Speaking yesterday at the National Press Club were Frank J. Gaffney, Jr., former Assistant Secretary of Defense-designate; Ambassador Alan L. Keyes, former Assistant Secretary of State and currently Research Fellow at the American Enterprise Institute; and Roger W. Robinson, Jr., former senior director for international economic affairs at the National Security Council and current president of RWR, Inc.

The Center’s report offers a detailed analysis of the character and objectives of Soviet reform policies under Mikhail Gorbachev and provides a contrasting perspective from that expected in the forthcoming National Security Review (NSR) ordered by President Bush.

"By fostering an environment where Gorbachev sets the agenda, the United States is forfeiting its leadership role in the alliance and compounding the opportunities for disputes and differences amongst the allied partners," says Alan Keyes. "That environment has been fomented by a conspicuous absence of an articulated strategy and policy towards the Soviet Union," notes Keyes.

According to Gaffney, "The United States must seize this momentous opportunity to press its considerable advantages toward the end of enabling the peoples of the Soviet Union and other nations of the Eastern bloc the right to live in a society of laws made by a free citizenry."

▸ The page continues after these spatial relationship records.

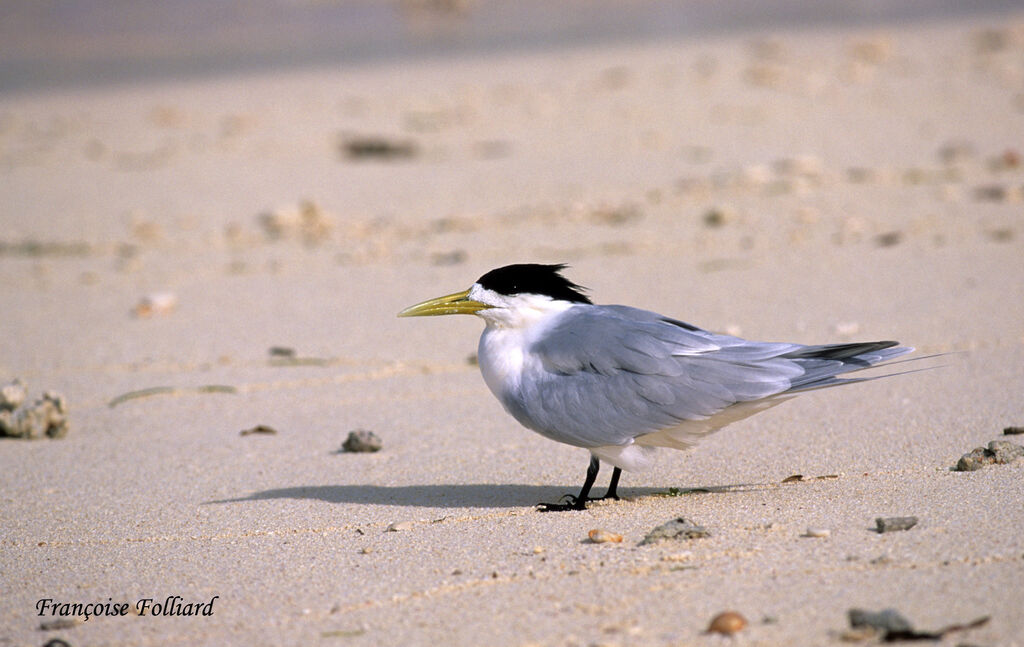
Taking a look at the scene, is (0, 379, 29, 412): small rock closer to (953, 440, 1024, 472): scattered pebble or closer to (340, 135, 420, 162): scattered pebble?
(953, 440, 1024, 472): scattered pebble

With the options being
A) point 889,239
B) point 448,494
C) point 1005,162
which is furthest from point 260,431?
point 1005,162

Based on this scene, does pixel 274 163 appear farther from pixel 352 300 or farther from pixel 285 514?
pixel 285 514

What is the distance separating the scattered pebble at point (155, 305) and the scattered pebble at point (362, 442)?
7.76ft

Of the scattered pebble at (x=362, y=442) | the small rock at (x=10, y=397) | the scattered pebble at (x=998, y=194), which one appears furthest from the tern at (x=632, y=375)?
the scattered pebble at (x=998, y=194)

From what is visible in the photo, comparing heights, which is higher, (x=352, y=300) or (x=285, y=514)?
(x=352, y=300)

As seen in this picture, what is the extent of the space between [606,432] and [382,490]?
887 millimetres

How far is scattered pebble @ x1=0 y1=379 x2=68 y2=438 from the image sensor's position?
488cm

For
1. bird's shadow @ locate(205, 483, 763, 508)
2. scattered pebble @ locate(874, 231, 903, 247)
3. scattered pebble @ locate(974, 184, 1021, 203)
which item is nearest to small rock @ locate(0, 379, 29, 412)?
bird's shadow @ locate(205, 483, 763, 508)

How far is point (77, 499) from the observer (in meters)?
4.18

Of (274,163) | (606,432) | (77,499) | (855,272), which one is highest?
(274,163)

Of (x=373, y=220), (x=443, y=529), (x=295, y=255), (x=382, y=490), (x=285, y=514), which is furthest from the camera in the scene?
(x=373, y=220)

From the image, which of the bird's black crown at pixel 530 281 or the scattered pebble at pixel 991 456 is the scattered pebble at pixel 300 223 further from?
the scattered pebble at pixel 991 456

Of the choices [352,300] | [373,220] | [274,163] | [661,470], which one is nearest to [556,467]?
[661,470]

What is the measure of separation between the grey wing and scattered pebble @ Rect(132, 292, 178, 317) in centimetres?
327
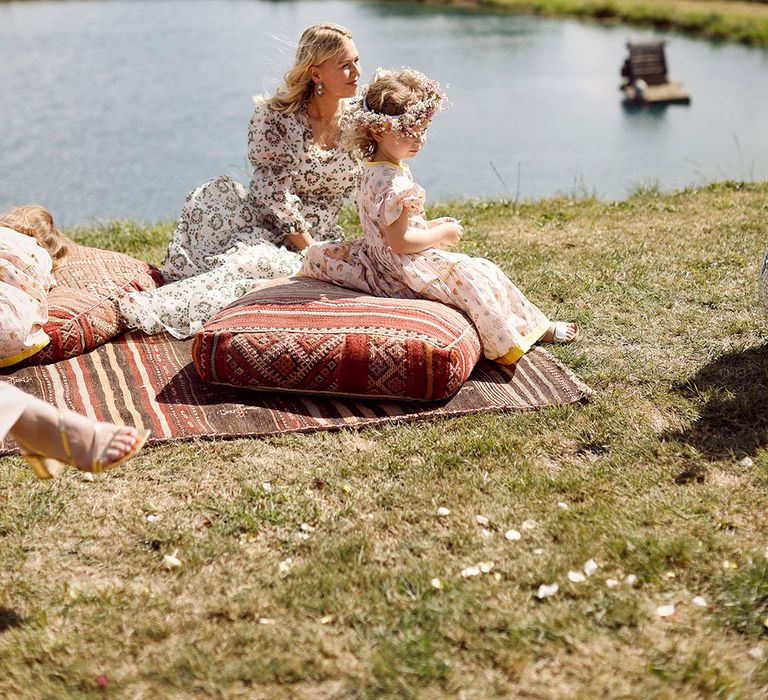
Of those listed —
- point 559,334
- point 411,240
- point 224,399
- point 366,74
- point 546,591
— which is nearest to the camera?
point 546,591

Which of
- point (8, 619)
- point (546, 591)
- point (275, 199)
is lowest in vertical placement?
point (8, 619)

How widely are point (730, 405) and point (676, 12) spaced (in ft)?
94.9

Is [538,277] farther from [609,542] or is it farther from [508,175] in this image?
[508,175]

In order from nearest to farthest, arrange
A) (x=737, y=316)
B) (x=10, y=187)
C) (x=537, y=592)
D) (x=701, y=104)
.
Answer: (x=537, y=592), (x=737, y=316), (x=10, y=187), (x=701, y=104)

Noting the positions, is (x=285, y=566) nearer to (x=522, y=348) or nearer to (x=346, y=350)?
(x=346, y=350)

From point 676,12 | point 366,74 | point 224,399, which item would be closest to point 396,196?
point 224,399

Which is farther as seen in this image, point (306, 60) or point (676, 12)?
point (676, 12)

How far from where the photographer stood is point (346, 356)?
4398mm

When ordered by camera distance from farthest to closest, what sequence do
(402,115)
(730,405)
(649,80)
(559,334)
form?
(649,80), (559,334), (402,115), (730,405)

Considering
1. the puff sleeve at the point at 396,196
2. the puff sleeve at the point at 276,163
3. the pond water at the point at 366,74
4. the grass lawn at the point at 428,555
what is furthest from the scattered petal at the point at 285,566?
the pond water at the point at 366,74

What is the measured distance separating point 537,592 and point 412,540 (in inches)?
21.1

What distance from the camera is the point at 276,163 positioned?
594 cm

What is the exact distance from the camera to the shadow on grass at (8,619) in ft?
9.96

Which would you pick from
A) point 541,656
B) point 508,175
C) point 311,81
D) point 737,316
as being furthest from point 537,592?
point 508,175
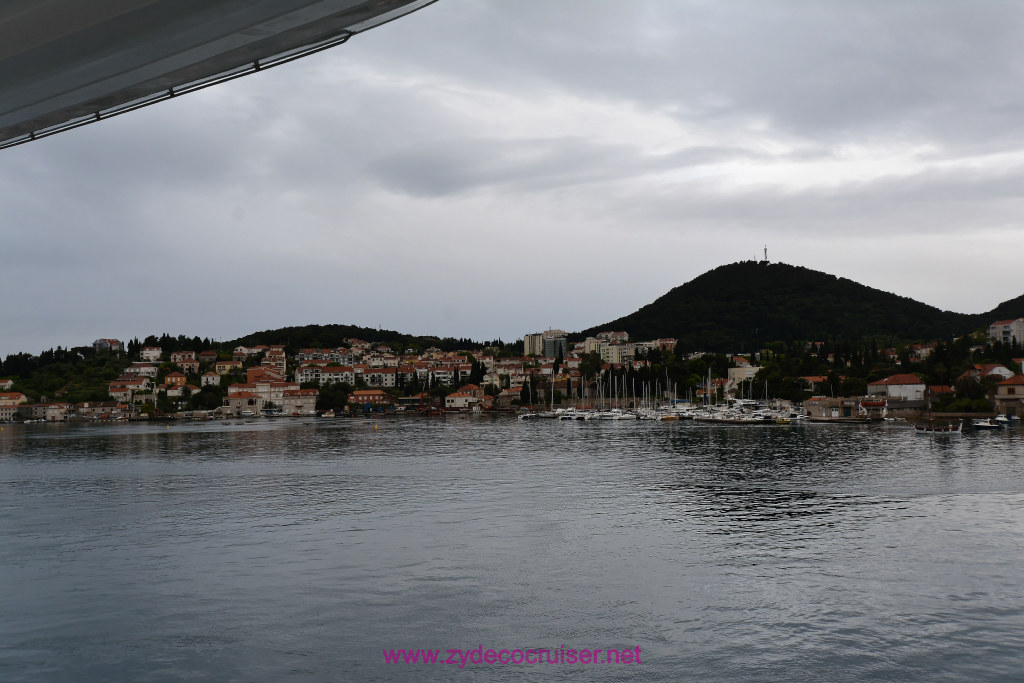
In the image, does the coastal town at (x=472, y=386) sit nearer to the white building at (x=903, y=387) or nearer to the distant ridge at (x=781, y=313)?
the white building at (x=903, y=387)

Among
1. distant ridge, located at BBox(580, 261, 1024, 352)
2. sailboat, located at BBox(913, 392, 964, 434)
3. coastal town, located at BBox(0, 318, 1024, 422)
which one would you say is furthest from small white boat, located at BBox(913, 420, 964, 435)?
distant ridge, located at BBox(580, 261, 1024, 352)

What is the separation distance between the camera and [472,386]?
92.2 metres

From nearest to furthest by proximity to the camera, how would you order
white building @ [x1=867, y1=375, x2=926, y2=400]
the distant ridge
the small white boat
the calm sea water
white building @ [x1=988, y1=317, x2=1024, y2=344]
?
1. the calm sea water
2. the small white boat
3. white building @ [x1=867, y1=375, x2=926, y2=400]
4. white building @ [x1=988, y1=317, x2=1024, y2=344]
5. the distant ridge

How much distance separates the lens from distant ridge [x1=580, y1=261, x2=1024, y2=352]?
120 metres

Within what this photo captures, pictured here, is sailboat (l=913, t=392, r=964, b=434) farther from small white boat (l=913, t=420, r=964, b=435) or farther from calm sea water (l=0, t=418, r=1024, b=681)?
calm sea water (l=0, t=418, r=1024, b=681)

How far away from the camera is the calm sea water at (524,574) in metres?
8.91

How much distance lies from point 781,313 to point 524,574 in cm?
13299

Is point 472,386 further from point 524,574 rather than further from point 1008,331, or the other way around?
point 524,574

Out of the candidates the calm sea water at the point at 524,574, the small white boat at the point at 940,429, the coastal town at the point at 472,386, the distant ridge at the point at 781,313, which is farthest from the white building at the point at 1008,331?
the calm sea water at the point at 524,574

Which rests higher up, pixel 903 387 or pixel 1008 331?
pixel 1008 331

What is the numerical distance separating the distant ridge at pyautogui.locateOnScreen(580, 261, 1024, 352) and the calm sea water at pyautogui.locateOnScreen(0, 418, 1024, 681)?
102887 mm

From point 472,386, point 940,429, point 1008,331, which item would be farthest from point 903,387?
point 472,386

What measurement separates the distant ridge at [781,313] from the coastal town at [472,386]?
12.9m

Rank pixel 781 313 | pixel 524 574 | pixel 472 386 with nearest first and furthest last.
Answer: pixel 524 574 < pixel 472 386 < pixel 781 313
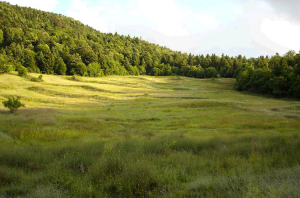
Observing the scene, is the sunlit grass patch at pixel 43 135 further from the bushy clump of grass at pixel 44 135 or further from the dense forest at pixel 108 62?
the dense forest at pixel 108 62

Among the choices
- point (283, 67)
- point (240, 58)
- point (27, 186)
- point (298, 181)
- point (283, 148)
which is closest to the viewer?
point (298, 181)

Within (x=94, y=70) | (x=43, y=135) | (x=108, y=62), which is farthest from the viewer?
(x=108, y=62)

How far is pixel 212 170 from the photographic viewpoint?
748cm

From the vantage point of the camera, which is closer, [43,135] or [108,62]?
[43,135]

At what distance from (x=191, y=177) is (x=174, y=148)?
4032mm

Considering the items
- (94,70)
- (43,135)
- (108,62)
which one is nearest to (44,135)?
(43,135)

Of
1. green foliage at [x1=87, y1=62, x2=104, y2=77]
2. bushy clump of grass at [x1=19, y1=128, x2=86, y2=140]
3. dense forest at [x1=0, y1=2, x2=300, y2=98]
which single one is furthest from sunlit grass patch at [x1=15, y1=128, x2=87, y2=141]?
green foliage at [x1=87, y1=62, x2=104, y2=77]

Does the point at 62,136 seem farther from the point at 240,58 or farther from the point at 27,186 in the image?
the point at 240,58

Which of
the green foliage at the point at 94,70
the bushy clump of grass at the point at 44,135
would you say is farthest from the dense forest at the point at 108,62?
the bushy clump of grass at the point at 44,135

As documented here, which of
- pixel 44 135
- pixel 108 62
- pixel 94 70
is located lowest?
pixel 44 135

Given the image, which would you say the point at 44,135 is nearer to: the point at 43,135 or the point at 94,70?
the point at 43,135

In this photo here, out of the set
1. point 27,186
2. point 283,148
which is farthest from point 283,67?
point 27,186

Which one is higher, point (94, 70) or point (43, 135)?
point (94, 70)

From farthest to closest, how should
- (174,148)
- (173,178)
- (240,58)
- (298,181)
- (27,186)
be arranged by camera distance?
(240,58), (174,148), (173,178), (27,186), (298,181)
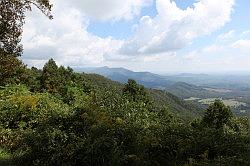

"The economic and financial portfolio is the area of the West’s greatest strength and the Soviet bloc’s greatest weakness," notes Roger Robinson. "It would be a fundamental mistake for the West to provide the Soviet Union with assistance, such as untied loans, government-guaranteed credits, and large-scale joint ventures in the energy sector that may well have adverse consequences for vital Western security interests. It should be viewed as an unacceptable risk for the West to strengthen Soviet economic performance before reforms are shown to be irreversible and to have substantially altered the threat." says Robinson.